Well, I have had this title in my drafts for most of the week. I always put a list of titles to remind me of what I intend to write whenever I get around to writing it. I definitely did not expect to be up at 3 am this morning with a splitting headache, but since I have one, I will write this post now. Today is December 3, and it has been four years since Jimmy Greene, my daddy, died on the deck here at the house.

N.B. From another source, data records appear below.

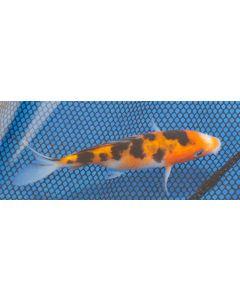 "5"" Japanese Imported Sanke Live Koi Fish- MT06"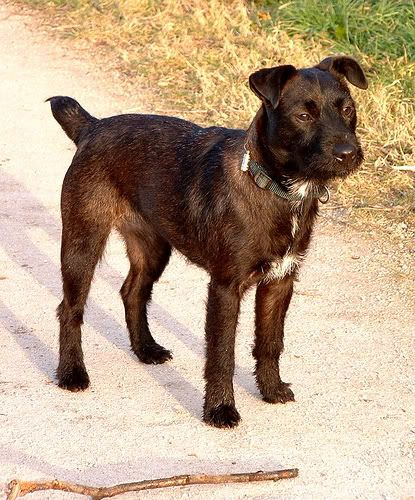 Patterdale Terrier Rare Dogs Patterdale Terrier Dog Breeds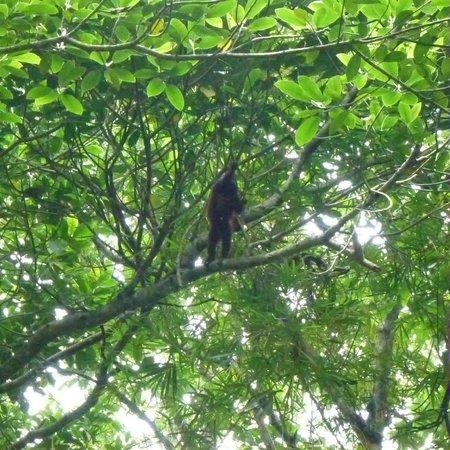 Villa Maria Tayrona - a Kali Hotel: Mico monkey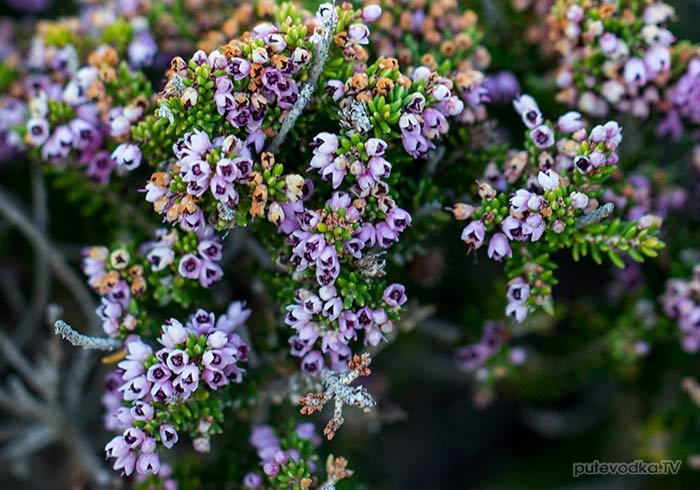 Эрика пучкоцветная (Erica manipuliflora)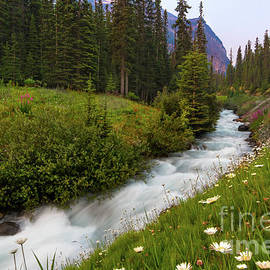 Moraine Stream Wildflower Display by Norma Brandsberg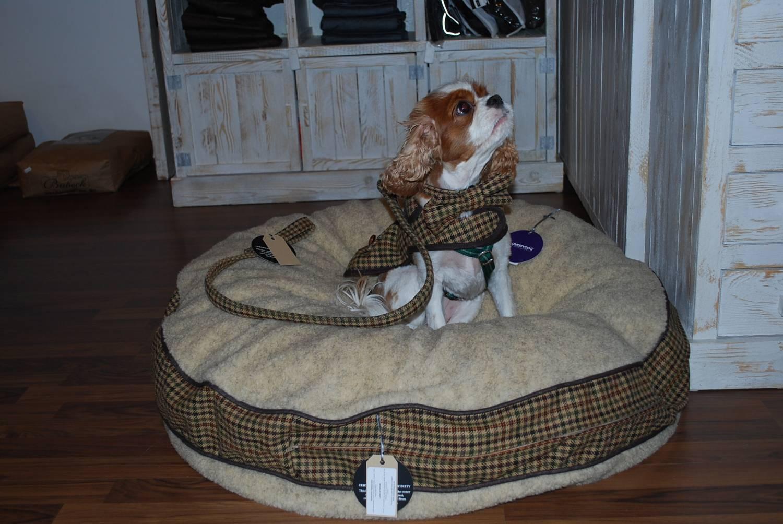 Love My Dog Sidworth Hundekollektion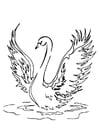 Målarbild svan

I always call him “my daddy” as if I am the only child. I have two wonderful brothers, one who farms and one who logs. One interacts with a thousand or more people a week at the farm, and the other one has a magnificent YouTube channel to showcase his marvelous gift of gab. However, this blog is my platform, and this yarn will be spun from my perspective. It amazes me that we all have experienced the exact same situation so many times in our lives, but we tell the memory of it so differently based on our skewed remembrances and our own baggage.
Douglas and James shielded me from the horrors of finding him and seeing him shattered and cold that morning four years ago. I can’t imagine how traumatic it all was, but their gift to me allowed me to focus more on my time with him the day before his death. So, I will focus on December 2, 2016.
In order to understand December 2, one must know of December 1. He called me at 6 am on December 1 because he was coughing up blood, and he was seriously scared. This freaked me out more than the blood because I can barely recall any singular moment in time that my daddy was actually afraid of something. My OB/GYN placed me on bedrest on November 30th due to high blood pressure, so for the last three weeks of my pregnancy with Liam, I should have been calm and have had my feet up.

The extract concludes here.